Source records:
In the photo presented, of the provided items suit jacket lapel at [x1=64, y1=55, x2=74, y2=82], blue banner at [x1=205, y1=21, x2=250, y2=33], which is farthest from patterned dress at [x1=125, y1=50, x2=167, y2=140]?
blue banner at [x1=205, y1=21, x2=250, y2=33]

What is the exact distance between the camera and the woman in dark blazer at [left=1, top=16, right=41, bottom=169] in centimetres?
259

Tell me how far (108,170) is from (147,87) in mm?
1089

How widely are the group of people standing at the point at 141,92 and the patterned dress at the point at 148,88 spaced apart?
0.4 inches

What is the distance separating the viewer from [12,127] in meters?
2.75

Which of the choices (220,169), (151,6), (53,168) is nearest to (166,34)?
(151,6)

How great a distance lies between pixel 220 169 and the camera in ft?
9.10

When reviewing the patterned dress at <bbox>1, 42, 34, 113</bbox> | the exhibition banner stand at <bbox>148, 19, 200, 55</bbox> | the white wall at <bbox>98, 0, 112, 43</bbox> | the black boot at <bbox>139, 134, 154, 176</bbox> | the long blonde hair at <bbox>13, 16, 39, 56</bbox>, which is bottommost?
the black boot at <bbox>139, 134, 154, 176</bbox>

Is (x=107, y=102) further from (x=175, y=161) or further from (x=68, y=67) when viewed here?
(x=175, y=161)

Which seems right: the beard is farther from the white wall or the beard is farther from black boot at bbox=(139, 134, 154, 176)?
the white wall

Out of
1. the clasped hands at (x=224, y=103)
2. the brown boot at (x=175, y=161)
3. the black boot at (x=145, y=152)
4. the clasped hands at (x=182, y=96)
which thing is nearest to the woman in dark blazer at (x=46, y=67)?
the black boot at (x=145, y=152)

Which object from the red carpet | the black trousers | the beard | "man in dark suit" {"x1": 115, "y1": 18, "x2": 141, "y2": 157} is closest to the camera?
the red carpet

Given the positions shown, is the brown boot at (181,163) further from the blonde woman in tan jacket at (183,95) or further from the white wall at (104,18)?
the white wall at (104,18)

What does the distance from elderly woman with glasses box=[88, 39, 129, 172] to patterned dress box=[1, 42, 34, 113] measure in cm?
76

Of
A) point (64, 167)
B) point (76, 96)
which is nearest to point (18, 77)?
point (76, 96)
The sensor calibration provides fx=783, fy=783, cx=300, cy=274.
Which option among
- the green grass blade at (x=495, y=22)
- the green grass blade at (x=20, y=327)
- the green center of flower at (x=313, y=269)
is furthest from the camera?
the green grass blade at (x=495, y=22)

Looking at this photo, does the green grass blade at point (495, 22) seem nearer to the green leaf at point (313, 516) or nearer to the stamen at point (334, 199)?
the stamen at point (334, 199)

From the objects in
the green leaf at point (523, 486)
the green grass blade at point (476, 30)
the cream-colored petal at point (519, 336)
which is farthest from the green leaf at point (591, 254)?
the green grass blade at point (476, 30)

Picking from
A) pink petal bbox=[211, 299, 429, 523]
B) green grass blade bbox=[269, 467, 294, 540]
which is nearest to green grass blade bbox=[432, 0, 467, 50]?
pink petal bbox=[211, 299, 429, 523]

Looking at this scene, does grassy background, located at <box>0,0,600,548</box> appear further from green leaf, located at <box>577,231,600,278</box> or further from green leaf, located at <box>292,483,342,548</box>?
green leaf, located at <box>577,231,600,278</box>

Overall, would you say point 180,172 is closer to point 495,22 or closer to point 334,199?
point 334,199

## What you should do
Give back, unchanged, every line from the one with "What does the" to the end of the entries above.

## Solution to this problem
What does the distance from elderly woman with glasses box=[88, 39, 129, 172] to patterned dress box=[1, 42, 34, 113] measure in cm?
76

Of
A) point (64, 167)
B) point (76, 96)
which is nearest to point (18, 77)?
point (76, 96)
The sensor calibration provides fx=783, fy=783, cx=300, cy=274.
Which option among
- the green grass blade at (x=495, y=22)
- the green grass blade at (x=20, y=327)
- the green center of flower at (x=313, y=269)
is furthest from the camera?
the green grass blade at (x=495, y=22)

Looking at this photo, does the green grass blade at point (495, 22) seem nearer to the green leaf at point (313, 516) or nearer to the stamen at point (334, 199)?
the stamen at point (334, 199)

From the objects in
the green leaf at point (523, 486)
the green grass blade at point (476, 30)
the cream-colored petal at point (519, 336)
which is farthest from the green leaf at point (591, 254)?
the green grass blade at point (476, 30)

Picking from
A) pink petal bbox=[211, 299, 429, 523]
B) green grass blade bbox=[269, 467, 294, 540]
which is nearest to green grass blade bbox=[432, 0, 467, 50]?
pink petal bbox=[211, 299, 429, 523]

Looking at this scene, does grassy background, located at <box>0,0,600,548</box> appear further from green leaf, located at <box>577,231,600,278</box> or further from green leaf, located at <box>292,483,342,548</box>?
green leaf, located at <box>577,231,600,278</box>

Overall, would you say point 180,172 is closer to point 495,22 or closer to point 334,199?
point 334,199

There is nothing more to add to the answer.